LG-lysyl adducts are predominantly detected on histone H4. (A). A Ponceau stain of a sample A549 histone extraction is shown, along with band identities. Histones were extracted from nuclei in 0.4 N H₂SO₄, resolved on 4–12% SDS-PAGE gradient gel, and transferred to nitrocellulose. H3 and H2B tend to run together as one band. (B). RAW264.7 or A549 cells were stimulated to express COX-2 and given 20 μM ¹⁴C-AA for 1 h. Cells were lysed, nuclei were isolated, and histones were extracted, concentrated, and resolved on SDS-PAGE prior to transfer to nitrocellulose and exposure to film. Shown is the Coomassie stain of the SDS-PAGE gel (left) and the result of autoradiography (right).

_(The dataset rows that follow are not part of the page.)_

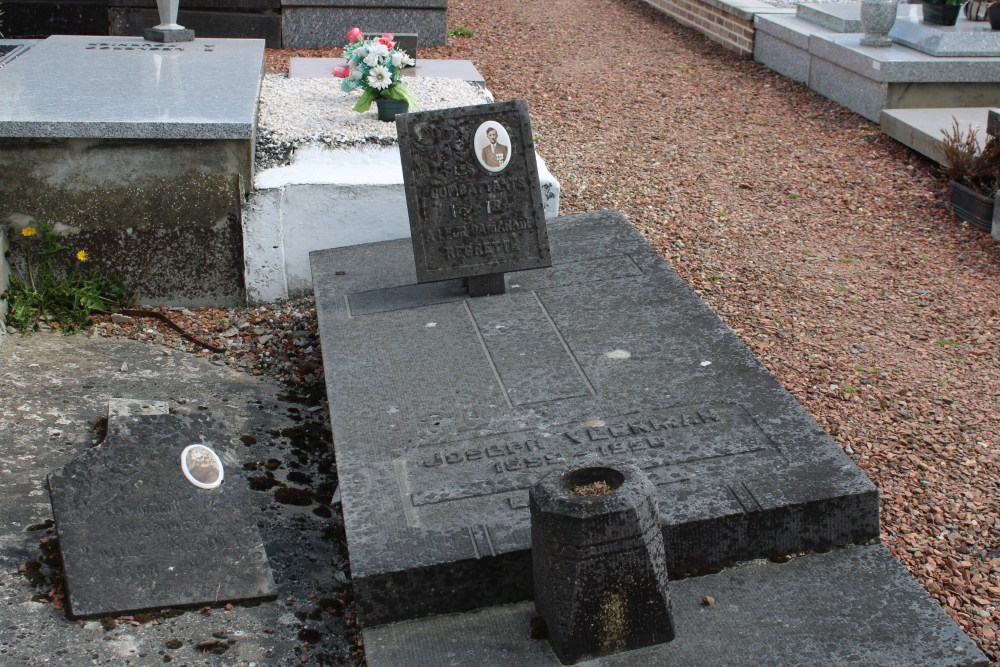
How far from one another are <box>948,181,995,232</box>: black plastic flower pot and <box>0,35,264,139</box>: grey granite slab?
4041 mm

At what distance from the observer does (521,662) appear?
8.43 feet

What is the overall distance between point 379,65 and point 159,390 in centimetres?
227

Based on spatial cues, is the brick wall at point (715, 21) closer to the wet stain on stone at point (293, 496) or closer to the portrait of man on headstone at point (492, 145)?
the portrait of man on headstone at point (492, 145)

We have observed that Ponceau, Coomassie R-250, Coomassie G-250, and silver stains each preferentially detect different histone or acid-soluble proteins. (C, D). RAW264.7 (C) or A549 (D) cells were stimulated to express COX-2 and treated with 20 μM AA for 1 h prior to histone extraction. Then 350–400 μg of total histone was loaded onto 4–12% SDS-PAGE gel and transferred to nitrocellulose. Individual bands were excised horizontally, and proteins were digested directly off the nitrocellulose by serial incubations with Pronase and aminopeptidase. The results were analyzed by LC–ESI/MS/MS, and the chromatographs of the H3/H2B and H4 bands shown against the LG-lysyl internal standard. The H2A chromatograph is shown as a representative negative result; no co-migrating peaks were seen in any other bands.

Figure 4

Scavenger EtSA blocks LG-lysyl adduct formation in RAW264.7 and A549 histones, without affecting COX-2 activity. (A) Scavengers were screened in RAW264.7 cells for the ability to decrease LG adduct formation on histones. Scavengers used were glucosamine (GA), 3-methoxysalicylamine (3-MoSA), pentylpyridoxamine (PPM), and 5-ethylsalicylamine (EtSA). Cells were stimulated to express COX-2, pretreated 45 min with 500 μM scavenger or vehicle (H₂O), and given 20 μM AA for 1 h before lysing and extraction of histones. Histone proteins were analyzed by LC–ESI/MS/MS for LG-lysyl lactam adduct, n = 2. (B) Stimulated A549 cells were pretreated with 30, 300, or 1000 μM EtSA prior to 1 h with 20 μM AA, and histones were analyzed for LG-lysyl adduct. *p < 0.05 by one-way ANOVA followed by Dunnett’s multiple comparisons post-test (n = 3–5). (C). A549 cells were stimulated, pretreated for 45 min with 1000 μM EtSA or H₂O vehicle, and given 20 μM AA for 1 h. Media was analyzed by GC–MS for PGE₂ (n = 3). There was no effect on PGE₂ production at lower doses of EtSA (data not shown).

Figure 5

LG-lysyl adduct formation on histone H4 decreases DNA–histone interaction. A549 cells were stimulated and given DMSO vehicle (C lanes) or 20 μM AA for 1 h (A lanes). A subgroup of cells was treated with 500 μM EtSA 45 min prior to adding AA (E lanes). Nuclei were extracted with 0.6, 0.9, or 1.2 M NaCl buffer, and the supernatant was evaluated by Western blotting for histone H4. Shown is a representative Western blot (A) as well as the pooled results of 4 experiments (B). Different exposure times may have been used for the 0.9 and 1.2 M bands. ***p < 0.001 by one-way ANOVA followed by Tukey’s multiple comparisons post-test. NS, not significant.